Já faz algum tempo que essa ilustre pupila paulistana dos irmãos Campana não figura mais em dez entre dez listas de jovens promessas do design nacional, como acontecia no início da década passada – afinal, as previsões a seu respeito acertaram em cheio.
Na entrevista a seguir, Carol Gay, eleita a designer do ano na primeira edição do Robb Reports Awards Brasil, em 2023, rememora o começo de sua trajetória e celebra o espaço alcançado nesse um quarto de século de muito trabalho e insistência.
&DESIGN: Em 2025, você comemora 25 anos de carreira. Qual é o fio condutor dessa trajetória?
CAROL GAY: Eu brinco que estou sempre querendo subverter a forma e a função das coisas. Desenvolvi esse pensamento já adulta, quando me descobri designer, mas hoje percebo que tenho essa irreverência desde pequena. Certa vez, quando era criança, me perguntei: “E se eu virar a bicicleta e pedalar para o lado contrário?”. É claro que acabei me machucando, mas eu tentei e continuo fazendo isso até hoje. Não gosto de “não e pronto” – prefiro “por que não?”.
&D: Como o design foi parar em seu primeiro plano?
CG: Me graduei pela FAU-Mackenzie em 2000 e, até o último ano da faculdade, eu acreditava que atuaria como arquiteta. Ao mesmo tempo, vivia atrás do que ampliasse meu repertório e me oferecesse mais liberdade criativa. Prestes a me formar, me inscrevi em um workshop com os irmãos Campana no MuBE [Museu Brasileiro da Escultura e da Ecologia] e foi aí que tudo aconteceu. Essa experiência foi um marco, um divisor de águas a partir do qual diversos fatores me levaram ao caminho do design.
&D: Conte mais sobre sua iniciação com os irmãos Campana.
CG: Meu encontro com o Humberto e o Fernando foi a gênese do meu processo criativo atual.

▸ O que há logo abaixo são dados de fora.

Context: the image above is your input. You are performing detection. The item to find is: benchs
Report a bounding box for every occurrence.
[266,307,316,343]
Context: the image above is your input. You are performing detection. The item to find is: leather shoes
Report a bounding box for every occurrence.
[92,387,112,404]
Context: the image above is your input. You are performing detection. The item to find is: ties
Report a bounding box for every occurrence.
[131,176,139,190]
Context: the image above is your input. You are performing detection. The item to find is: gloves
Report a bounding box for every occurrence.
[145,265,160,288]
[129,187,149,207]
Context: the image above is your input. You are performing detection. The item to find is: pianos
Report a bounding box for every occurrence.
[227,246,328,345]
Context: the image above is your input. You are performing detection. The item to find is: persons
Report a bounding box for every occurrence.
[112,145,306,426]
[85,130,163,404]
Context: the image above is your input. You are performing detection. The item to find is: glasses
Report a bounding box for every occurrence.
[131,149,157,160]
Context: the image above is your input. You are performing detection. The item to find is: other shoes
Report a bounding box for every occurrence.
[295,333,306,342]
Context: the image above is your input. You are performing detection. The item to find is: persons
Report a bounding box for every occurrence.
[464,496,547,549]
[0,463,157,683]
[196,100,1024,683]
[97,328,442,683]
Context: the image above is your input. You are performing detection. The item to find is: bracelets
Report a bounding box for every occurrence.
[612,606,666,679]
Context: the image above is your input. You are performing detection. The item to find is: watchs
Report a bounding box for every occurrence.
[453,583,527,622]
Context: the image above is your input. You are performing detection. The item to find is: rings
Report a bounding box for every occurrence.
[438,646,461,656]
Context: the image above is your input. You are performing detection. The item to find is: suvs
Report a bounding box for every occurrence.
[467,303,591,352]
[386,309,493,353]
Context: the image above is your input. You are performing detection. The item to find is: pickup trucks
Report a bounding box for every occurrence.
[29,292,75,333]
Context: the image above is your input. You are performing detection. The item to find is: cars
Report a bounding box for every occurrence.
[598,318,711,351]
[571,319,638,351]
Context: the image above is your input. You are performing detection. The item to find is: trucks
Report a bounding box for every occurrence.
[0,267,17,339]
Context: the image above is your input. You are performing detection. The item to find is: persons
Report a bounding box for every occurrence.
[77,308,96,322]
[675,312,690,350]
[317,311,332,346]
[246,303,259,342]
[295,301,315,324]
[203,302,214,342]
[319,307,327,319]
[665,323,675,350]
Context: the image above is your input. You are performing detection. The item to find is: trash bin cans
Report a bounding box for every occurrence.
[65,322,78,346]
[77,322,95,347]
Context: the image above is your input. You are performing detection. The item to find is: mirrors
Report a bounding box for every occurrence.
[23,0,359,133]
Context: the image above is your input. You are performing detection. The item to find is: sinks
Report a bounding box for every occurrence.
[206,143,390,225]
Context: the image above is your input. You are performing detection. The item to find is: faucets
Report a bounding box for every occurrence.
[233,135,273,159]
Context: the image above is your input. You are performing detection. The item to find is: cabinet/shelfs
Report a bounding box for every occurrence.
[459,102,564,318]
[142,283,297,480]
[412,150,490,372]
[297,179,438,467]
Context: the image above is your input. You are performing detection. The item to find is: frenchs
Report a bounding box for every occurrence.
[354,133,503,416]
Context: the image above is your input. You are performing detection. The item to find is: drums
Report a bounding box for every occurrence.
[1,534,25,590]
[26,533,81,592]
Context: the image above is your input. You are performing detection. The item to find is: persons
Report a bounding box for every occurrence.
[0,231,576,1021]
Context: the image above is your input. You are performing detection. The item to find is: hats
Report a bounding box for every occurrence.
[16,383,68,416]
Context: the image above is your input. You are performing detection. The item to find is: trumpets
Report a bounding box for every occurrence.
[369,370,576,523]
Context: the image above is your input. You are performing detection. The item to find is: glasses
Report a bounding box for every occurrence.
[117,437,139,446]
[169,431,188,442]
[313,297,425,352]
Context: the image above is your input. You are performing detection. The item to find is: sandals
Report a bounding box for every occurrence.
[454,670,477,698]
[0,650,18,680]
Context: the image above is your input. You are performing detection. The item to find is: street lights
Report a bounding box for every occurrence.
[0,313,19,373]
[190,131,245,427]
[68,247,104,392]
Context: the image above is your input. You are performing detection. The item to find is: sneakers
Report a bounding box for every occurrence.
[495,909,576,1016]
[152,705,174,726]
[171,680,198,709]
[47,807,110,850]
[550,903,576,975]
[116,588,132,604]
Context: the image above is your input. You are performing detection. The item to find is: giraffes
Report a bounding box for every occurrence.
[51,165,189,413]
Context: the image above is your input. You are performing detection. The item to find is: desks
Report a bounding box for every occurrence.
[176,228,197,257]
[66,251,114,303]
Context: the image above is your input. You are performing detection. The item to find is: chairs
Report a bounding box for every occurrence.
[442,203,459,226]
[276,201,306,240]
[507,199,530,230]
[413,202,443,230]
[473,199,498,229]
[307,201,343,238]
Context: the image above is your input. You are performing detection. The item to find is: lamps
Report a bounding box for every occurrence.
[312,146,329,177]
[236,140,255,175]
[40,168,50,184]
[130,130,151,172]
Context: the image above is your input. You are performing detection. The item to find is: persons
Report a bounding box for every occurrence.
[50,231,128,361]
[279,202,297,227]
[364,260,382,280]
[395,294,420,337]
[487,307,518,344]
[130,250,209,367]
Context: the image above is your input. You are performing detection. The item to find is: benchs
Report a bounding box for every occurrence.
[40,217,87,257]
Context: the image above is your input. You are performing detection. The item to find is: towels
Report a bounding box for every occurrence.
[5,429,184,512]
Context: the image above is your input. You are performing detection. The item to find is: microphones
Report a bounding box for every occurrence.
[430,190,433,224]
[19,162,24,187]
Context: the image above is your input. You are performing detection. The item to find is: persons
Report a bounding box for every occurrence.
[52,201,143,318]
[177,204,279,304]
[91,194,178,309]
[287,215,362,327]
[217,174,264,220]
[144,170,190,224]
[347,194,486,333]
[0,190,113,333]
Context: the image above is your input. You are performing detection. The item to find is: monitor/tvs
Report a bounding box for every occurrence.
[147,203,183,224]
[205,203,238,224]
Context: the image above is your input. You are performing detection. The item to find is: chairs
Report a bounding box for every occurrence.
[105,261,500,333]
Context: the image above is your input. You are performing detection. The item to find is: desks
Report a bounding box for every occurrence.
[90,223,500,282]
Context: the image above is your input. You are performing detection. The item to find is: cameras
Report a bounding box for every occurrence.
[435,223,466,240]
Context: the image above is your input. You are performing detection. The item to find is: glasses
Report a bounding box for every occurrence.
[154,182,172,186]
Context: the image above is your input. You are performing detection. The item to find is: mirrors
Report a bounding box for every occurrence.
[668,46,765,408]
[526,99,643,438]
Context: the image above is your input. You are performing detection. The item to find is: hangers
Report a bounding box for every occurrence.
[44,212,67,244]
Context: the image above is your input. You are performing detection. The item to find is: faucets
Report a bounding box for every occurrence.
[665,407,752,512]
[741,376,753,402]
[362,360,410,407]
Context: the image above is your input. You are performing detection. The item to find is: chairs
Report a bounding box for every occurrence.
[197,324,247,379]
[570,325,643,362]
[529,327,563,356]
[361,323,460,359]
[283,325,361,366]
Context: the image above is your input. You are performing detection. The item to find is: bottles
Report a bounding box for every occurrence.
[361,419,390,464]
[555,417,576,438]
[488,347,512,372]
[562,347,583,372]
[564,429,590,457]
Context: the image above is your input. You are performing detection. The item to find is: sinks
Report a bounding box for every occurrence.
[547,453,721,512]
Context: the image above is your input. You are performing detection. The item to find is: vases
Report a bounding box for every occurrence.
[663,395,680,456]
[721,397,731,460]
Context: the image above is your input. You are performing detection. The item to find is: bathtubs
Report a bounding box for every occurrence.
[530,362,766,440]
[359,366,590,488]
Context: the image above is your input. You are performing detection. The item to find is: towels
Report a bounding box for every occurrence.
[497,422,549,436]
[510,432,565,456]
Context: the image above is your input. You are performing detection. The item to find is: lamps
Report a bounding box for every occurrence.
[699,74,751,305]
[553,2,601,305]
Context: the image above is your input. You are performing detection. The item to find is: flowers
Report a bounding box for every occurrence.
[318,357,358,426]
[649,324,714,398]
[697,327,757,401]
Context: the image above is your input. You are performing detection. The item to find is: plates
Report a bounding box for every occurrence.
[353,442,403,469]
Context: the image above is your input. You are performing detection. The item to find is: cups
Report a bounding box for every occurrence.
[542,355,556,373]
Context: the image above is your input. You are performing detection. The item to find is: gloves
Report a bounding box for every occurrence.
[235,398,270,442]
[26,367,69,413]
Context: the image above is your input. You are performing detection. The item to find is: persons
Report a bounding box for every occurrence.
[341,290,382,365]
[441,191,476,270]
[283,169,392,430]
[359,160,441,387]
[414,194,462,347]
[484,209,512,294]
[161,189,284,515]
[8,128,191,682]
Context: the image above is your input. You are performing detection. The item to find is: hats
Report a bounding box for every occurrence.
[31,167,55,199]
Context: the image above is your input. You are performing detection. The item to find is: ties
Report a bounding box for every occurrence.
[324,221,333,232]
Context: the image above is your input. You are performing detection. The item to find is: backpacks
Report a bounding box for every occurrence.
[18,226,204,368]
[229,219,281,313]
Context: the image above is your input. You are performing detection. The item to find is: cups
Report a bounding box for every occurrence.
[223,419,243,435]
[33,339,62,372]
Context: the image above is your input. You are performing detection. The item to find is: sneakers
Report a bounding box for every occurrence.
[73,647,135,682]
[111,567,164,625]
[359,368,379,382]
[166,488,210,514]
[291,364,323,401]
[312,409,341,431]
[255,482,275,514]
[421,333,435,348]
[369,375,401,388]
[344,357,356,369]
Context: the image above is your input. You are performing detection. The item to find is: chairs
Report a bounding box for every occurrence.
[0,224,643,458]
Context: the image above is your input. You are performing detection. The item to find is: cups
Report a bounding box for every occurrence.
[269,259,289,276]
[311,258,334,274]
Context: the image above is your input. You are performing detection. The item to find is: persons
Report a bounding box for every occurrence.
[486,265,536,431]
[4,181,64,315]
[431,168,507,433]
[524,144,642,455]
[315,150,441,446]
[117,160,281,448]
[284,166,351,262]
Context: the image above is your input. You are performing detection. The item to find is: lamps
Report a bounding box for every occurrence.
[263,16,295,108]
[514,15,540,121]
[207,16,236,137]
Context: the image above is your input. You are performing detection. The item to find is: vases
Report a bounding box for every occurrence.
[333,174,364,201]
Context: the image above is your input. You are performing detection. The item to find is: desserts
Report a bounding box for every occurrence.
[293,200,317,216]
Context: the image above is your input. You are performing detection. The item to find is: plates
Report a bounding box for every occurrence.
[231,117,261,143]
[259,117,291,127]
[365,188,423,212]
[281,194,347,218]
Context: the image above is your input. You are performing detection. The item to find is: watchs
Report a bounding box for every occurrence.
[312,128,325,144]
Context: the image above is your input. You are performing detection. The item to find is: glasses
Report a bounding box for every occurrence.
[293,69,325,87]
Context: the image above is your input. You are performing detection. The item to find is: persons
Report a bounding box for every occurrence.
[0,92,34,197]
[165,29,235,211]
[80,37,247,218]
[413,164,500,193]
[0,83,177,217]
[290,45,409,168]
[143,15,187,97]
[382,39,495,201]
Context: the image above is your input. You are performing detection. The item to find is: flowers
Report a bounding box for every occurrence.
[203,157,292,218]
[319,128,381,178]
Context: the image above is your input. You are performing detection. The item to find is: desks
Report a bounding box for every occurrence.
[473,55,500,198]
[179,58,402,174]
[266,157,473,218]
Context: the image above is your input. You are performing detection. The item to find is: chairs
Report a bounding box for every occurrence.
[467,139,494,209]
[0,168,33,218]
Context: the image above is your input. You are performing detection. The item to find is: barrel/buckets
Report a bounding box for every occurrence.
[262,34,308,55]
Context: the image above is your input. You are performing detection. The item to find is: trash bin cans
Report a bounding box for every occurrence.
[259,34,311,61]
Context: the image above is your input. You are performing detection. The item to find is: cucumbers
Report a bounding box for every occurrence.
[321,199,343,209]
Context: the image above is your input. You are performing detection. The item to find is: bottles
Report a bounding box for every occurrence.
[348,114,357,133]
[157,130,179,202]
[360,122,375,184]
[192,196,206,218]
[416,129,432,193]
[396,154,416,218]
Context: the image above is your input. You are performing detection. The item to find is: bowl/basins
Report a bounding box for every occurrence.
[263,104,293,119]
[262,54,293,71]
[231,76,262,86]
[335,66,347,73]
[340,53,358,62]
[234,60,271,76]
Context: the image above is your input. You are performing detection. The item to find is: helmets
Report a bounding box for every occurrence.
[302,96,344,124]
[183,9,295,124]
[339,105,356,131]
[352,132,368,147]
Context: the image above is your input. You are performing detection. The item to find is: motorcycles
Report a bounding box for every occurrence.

O curso se chamou “A Construção do Objeto” e, em princípio, a meta não era chegar a um resultado, mas sim vivenciar o desenvolvimento desse resultado. Era o tipo de liberdade que eu buscava. Testar materiais, descobrir como eles funcionavam… Aulas com muita música, oficinas, passeios por São Paulo… Uma explosão de descobertas! Cerca de um ano e meio depois, eles propuseram que finalizássemos nossos projetos para encerrar o workshop com uma grande exposição no MuBE, o que foi incrível. Também por incentivo deles, ainda em 2000, participei da minha primeira exposição internacional, a feira Abitare il Tempo, em Verona, na Itália: enviei fotos da luminária Caracol, que eu havia criado no curso, e tive meu trabalho selecionado pelos curadores, que eram nomes de peso, como Giulio Cappellini, Paola Antonelli e Vanni Pasca. Imagina, eu só tinha 20 e poucos anos!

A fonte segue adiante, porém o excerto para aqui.